The federal regulations define “minimal risk” as: “the probability and magnitude of harm or discomfort anticipated in the research are not greater in and of themselves than those ordinarily encountered in daily life or during the performance of routine physical or psychological examinations or tests.”  This offers some ambiguities.  For example, whose “daily life” should be considered?  If a study involves interviewing juvenile delinquents who deal drugs, the level of risk encountered in their daily lives could be significantly different from the average teenager.  Does that mean that these participants deserve less protection than the average teenager? The Board sets the “average person” as the standard for determining “minimal risk.”  If a person’s lifestyle makes them more sensitive to risk, making them a subject of a study could make the study more than “minimal risk.” In some cases, the Board may need additional information to understand what is “normal” for the “average person” in your study population.  For example, the Board may not have intimate knowledge about the international population you will study.

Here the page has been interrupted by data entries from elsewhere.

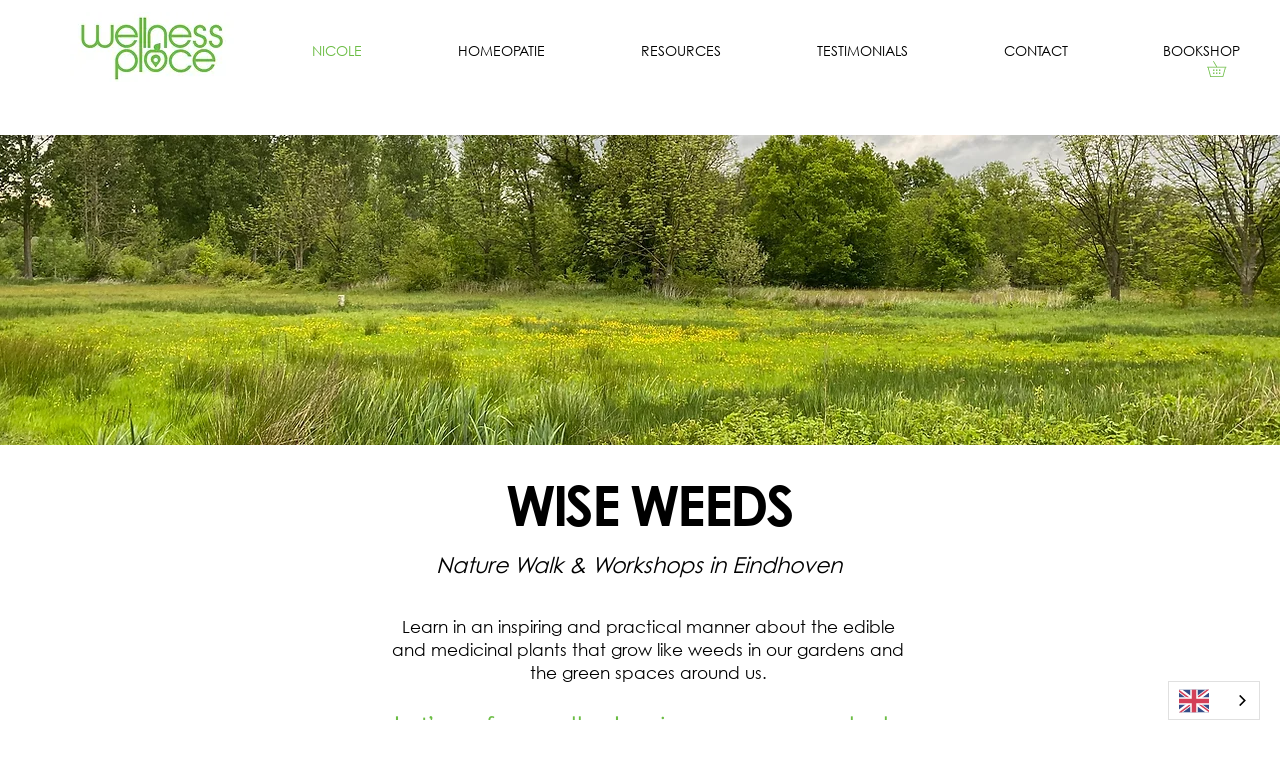

--- FILE ---
content_type: application/javascript; charset=utf-8
request_url: https://cs.iubenda.com/cookie-solution/confs/js/87095819.js
body_size: -288
content:
_iub.csRC = { showBranding: false, publicId: '946b4985-6db6-11ee-8bfc-5ad8d8c564c0', floatingGroup: false };
_iub.csEnabled = true;
_iub.csPurposes = [4,3,1,5];
_iub.cpUpd = 1721246259;
_iub.csT = 0.025;
_iub.googleConsentModeV2 = true;
_iub.totalNumberOfProviders = 10;
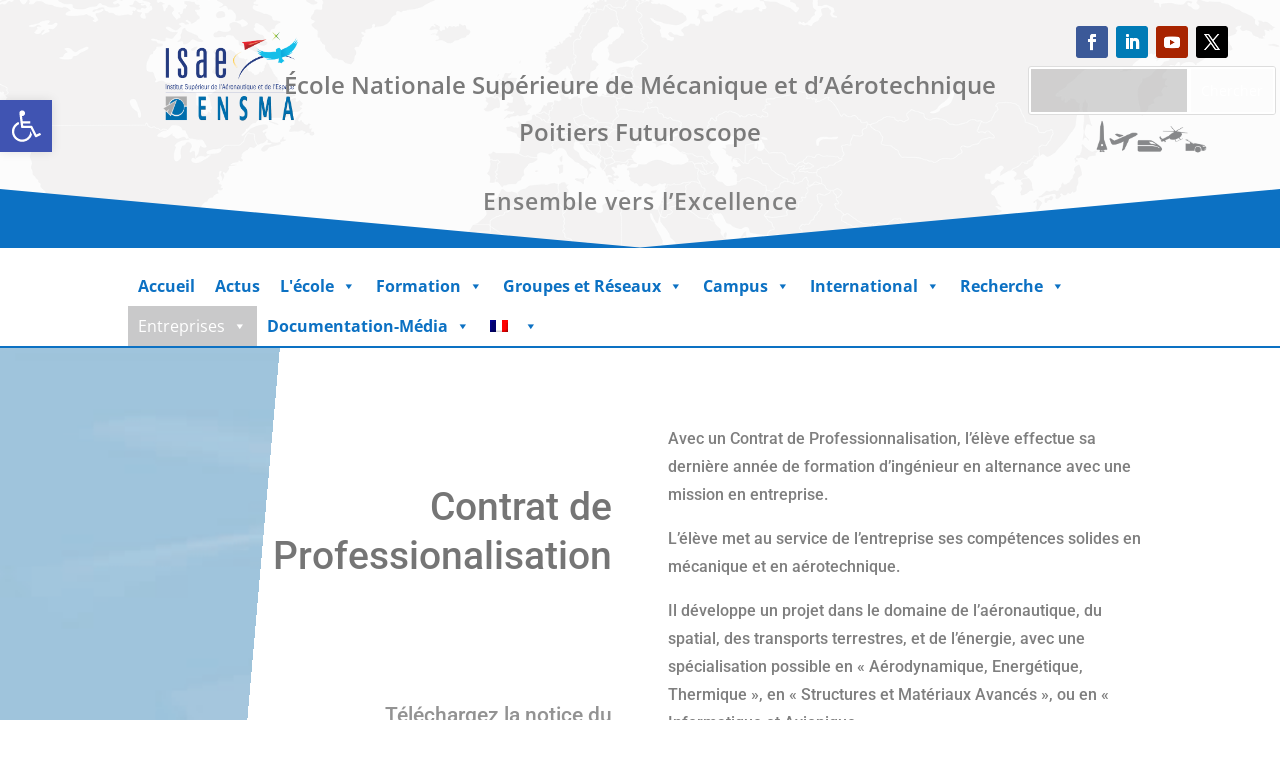

--- FILE ---
content_type: text/css
request_url: https://www.ensma.fr/wp-content/et-cache/15715/et-core-unified-15715.min.css?ver=1765470082
body_size: -154
content:
.et_mobile_nav_menu{display:none!important}.et_pb_menu__menu{display:block!important}

--- FILE ---
content_type: text/css
request_url: https://www.ensma.fr/wp-content/et-cache/15715/et-core-unified-tb-8732-tb-14064-deferred-15715.min.css?ver=1765470082
body_size: 393
content:
.et_pb_section_0_tb_footer.et_pb_section{padding-top:0px;padding-right:19px;padding-bottom:12px;padding-left:19px;margin-top:0px;margin-bottom:0px;background-color:#515151!important}.et_pb_row_0_tb_footer{min-height:230px}.et_pb_row_0_tb_footer.et_pb_row{padding-top:20px!important;padding-right:75px!important;padding-bottom:20px!important;padding-top:20px;padding-right:75px;padding-bottom:20px}.et_pb_row_0_tb_footer,body #page-container .et-db #et-boc .et-l .et_pb_row_0_tb_footer.et_pb_row,body.et_pb_pagebuilder_layout.single #page-container #et-boc .et-l .et_pb_row_0_tb_footer.et_pb_row,body.et_pb_pagebuilder_layout.single.et_full_width_page #page-container #et-boc .et-l .et_pb_row_0_tb_footer.et_pb_row{width:100%;max-width:1938px}.et_pb_image_0_tb_footer{width:75%;text-align:left;margin-left:0}.et_pb_text_0_tb_footer h2,.et_pb_text_0_tb_footer.et_pb_text{color:#ffffff!important}.et_pb_text_0_tb_footer{line-height:1.8em;font-size:15px;line-height:1.8em;margin-top:13px!important}.et_pb_text_0_tb_footer h1{font-size:27px;color:#ffffff!important}.et_pb_text_0_tb_footer h4{font-size:19px;color:#ffffff!important;line-height:1.5em}.et_pb_image_1_tb_footer{filter:saturate(0%);backface-visibility:hidden;margin-top:60px!important;width:100%;max-width:100%!important;text-align:left;margin-left:0}html:not(.et_fb_edit_enabled) #et-fb-app .et_pb_image_1_tb_footer:hover{filter:saturate(0%)}.et_pb_image_1_tb_footer .et_pb_image_wrap,.et_pb_image_1_tb_footer img{width:100%}.et_pb_section_1_tb_footer.et_pb_section{padding-top:0px;padding-bottom:0px;margin-top:0px;margin-bottom:0px;background-color:#bababa!important}.et_pb_row_1_tb_footer.et_pb_row{padding-top:7px!important;padding-bottom:7px!important;margin-top:0px!important;margin-bottom:0px!important;padding-top:7px;padding-bottom:7px}.et_pb_row_1_tb_footer,body #page-container .et-db #et-boc .et-l .et_pb_row_1_tb_footer.et_pb_row,body.et_pb_pagebuilder_layout.single #page-container #et-boc .et-l .et_pb_row_1_tb_footer.et_pb_row,body.et_pb_pagebuilder_layout.single.et_full_width_page #page-container #et-boc .et-l .et_pb_row_1_tb_footer.et_pb_row{max-width:1570px}.et_pb_image_0_tb_footer.et_pb_module{margin-left:auto!important;margin-right:0px!important}@media only screen and (max-width:980px){.et_pb_row_0_tb_footer.et_pb_row{padding-right:0px!important;padding-right:0px!important}.et_pb_image_0_tb_footer .et_pb_image_wrap img{width:auto}}@media only screen and (max-width:767px){.et_pb_image_0_tb_footer .et_pb_image_wrap img{width:auto}}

When you submit your study protocol, providing the Board with information about the study population can help them to understand the population and make an accurate determination as to the level of risk in your study. “Daily life” refers to a level of minimal harm that are normally encountered and easily ameliorated by time, by debriefing, or both.

For studies that are greater than minimal risk, the Board is required to review them in a full board meeting. If a study is considered “risky,” it does not necessarily mean that the Board will not approve the study, but it is important that you have adequate plan in place to minimize risk and deal with situation should they arise.